*DIRECTIONS:* Pick up the pull request discussion on generating run_metadata.json and continue it from its final sentence.

Feat: Support creation of run_metadata.json at the end of benchmark run by anandhu-eng · Pull Request #374 · mlcommons/endpoints

anandhu-eng · 2026-06-23T20:29:24Z

What does this PR do?

Type of change

Bug fix
New feature
Documentation update
Refactor/cleanup

Related issues

Testing

Tests added/updated
All tests pass locally
Manual testing completed

Checklist

Code follows project style
Pre-commit hooks pass
Documentation updated (if needed)

Captures qps, request/TTFT/TPOT latency percentiles, and scalar metrics into a run_metadata.json artifact in the report directory. Infrastructure fields (tensor_parallel, config_summary, etc.) are left as None for a separate sysinfo population step. Failure to write run_metadata.json is isolated so results.json is never suppressed. Co-Authored-By: Claude Sonnet 4.6 <noreply@anthropic.com>

Replaces datetime.now(UTC) (finalization time) with monotime_to_datetime(bench.session.start_time_ns).date().isoformat(), recording the date the benchmark actually started as a YYYY-MM-DD string. Also threads start_time_ns through _build_run_metadata as a keyword arg and updates all test call sites to pass _START_NS. Co-Authored-By: Claude Sonnet 4.6 <noreply@anthropic.com>

datetime.fromtimestamp() in monotime_to_datetime() returns naive local time. .astimezone(UTC) before .date() ensures run_date is always the UTC calendar date, making the value consistent across machines in different timezones. Co-Authored-By: Claude Sonnet 4.6 <noreply@anthropic.com>

- Add concurrency field (from load_pattern.target_concurrency) - Rename measured_latency_*_avg → measured_latency_*_average - Reorder all fields to match the canonical submission field order Co-Authored-By: Claude Sonnet 4.6 <noreply@anthropic.com>

github-actions · 2026-06-23T20:29:32Z

MLCommons CLA bot All contributors have signed the MLCommons CLA ✍️ ✅

gemini-code-assist

Code Review

This pull request introduces the generation of a run_metadata.json file containing benchmark run metrics during finalization, along with comprehensive unit tests. The review feedback highlights a potential ZeroDivisionError if concurrency is zero, compatibility concerns with Python versions older than 3.11 due to the direct import of UTC from datetime, and a recommendation to explicitly specify UTF-8 encoding when writing the metadata file.

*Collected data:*

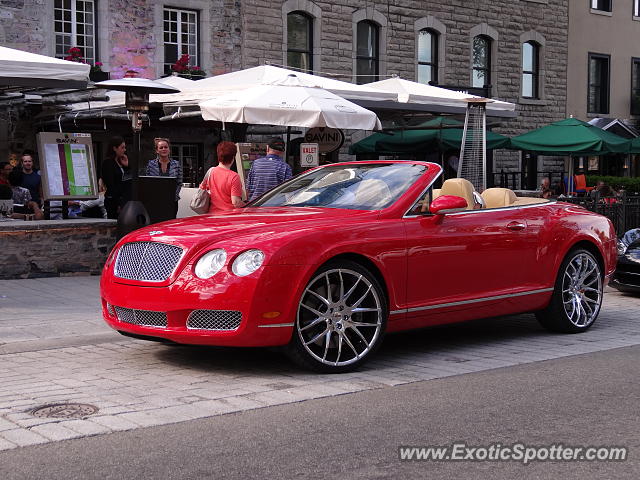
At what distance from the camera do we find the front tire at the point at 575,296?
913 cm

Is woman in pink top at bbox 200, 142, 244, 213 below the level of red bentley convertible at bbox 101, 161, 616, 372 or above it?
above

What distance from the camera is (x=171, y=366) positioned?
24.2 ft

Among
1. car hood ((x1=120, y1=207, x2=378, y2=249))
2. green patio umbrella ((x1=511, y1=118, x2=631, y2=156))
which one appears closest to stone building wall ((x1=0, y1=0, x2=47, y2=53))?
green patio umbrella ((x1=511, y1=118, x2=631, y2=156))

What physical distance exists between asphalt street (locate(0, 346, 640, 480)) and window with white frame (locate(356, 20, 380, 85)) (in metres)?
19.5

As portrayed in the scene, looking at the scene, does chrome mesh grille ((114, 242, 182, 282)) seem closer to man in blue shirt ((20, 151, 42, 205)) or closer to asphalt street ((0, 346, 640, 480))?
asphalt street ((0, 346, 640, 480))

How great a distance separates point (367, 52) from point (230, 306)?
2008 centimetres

==

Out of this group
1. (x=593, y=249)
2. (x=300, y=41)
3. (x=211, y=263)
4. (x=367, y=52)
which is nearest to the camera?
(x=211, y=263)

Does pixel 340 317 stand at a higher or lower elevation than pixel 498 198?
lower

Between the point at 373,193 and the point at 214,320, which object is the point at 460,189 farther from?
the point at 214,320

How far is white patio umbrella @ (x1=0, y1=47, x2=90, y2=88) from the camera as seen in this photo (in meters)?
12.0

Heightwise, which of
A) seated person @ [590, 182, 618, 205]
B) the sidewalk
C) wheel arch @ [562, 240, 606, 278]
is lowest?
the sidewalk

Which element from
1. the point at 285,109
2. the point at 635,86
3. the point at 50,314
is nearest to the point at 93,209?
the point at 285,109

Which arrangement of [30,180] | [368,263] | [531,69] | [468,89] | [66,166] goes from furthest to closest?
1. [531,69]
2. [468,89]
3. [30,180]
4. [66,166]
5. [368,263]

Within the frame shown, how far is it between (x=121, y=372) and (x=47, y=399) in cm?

*ANSWER TO THE EXERCISE:*
Important

The consumer version of Gemini Code Assist on GitHub is being sunset. Starting June 18, 2026, new organization installations will be blocked, and all code review activity will officially cease on July 17, 2026.
For more details on the timeline and next steps, please review the Help Documentation.

gemini-code-assist · 2026-06-23T20:30:20Z

 from dataclasses import dataclass, field
 from dataclasses import replace as dataclass_replace
-from datetime import datetime
+from datetime import UTC, datetime


Importing UTC directly from datetime was introduced in Python 3.11. If this project is run on Python 3.10 or older, this import will raise an ImportError. To ensure backward compatibility with older Python versions, it is safer to import timezone and use timezone.utc instead.

Suggested change

from datetime import UTC, datetime

from datetime import datetime, timezone

I think this is fine as the project uses python>3.12 as detailed here

gemini-code-assist · 2026-06-23T20:30:20Z

+        "run_date": monotime_to_datetime(start_time_ns)
+        .astimezone(UTC)
+        .date()
+        .isoformat(),


Use timezone.utc instead of UTC to maintain compatibility with Python versions older than 3.11.

Suggested change

"run_date": monotime_to_datetime(start_time_ns)

.astimezone(UTC)

.date()

.isoformat(),

"run_date": monotime_to_datetime(start_time_ns)

.astimezone(timezone.utc)

.date()

.isoformat(),

I think this is fine as the project uses python>3.12 as detailed here

- Guard tps_per_user division against concurrency=0 (falsy check instead of `is not None`) to prevent ZeroDivisionError - Add encoding="utf-8" to run_metadata.json open() for platform safety Co-Authored-By: Claude Sonnet 4.6 <noreply@anthropic.com>

nvzhihanj · 2026-06-23T21:54:35Z

+        ),
+        "link_config": None,
+        "link_logs": None,
+        "measured_latency_ttft_min": _metric_stat(ttft, "min"),


Hi Anandu, I would suggest that we have submission checker or other means to auto-generate the run_metadata.json by reading the results_summary.json in post-processing, i.e. make results_summary.json self complete and don't create more output file that duplicate contents.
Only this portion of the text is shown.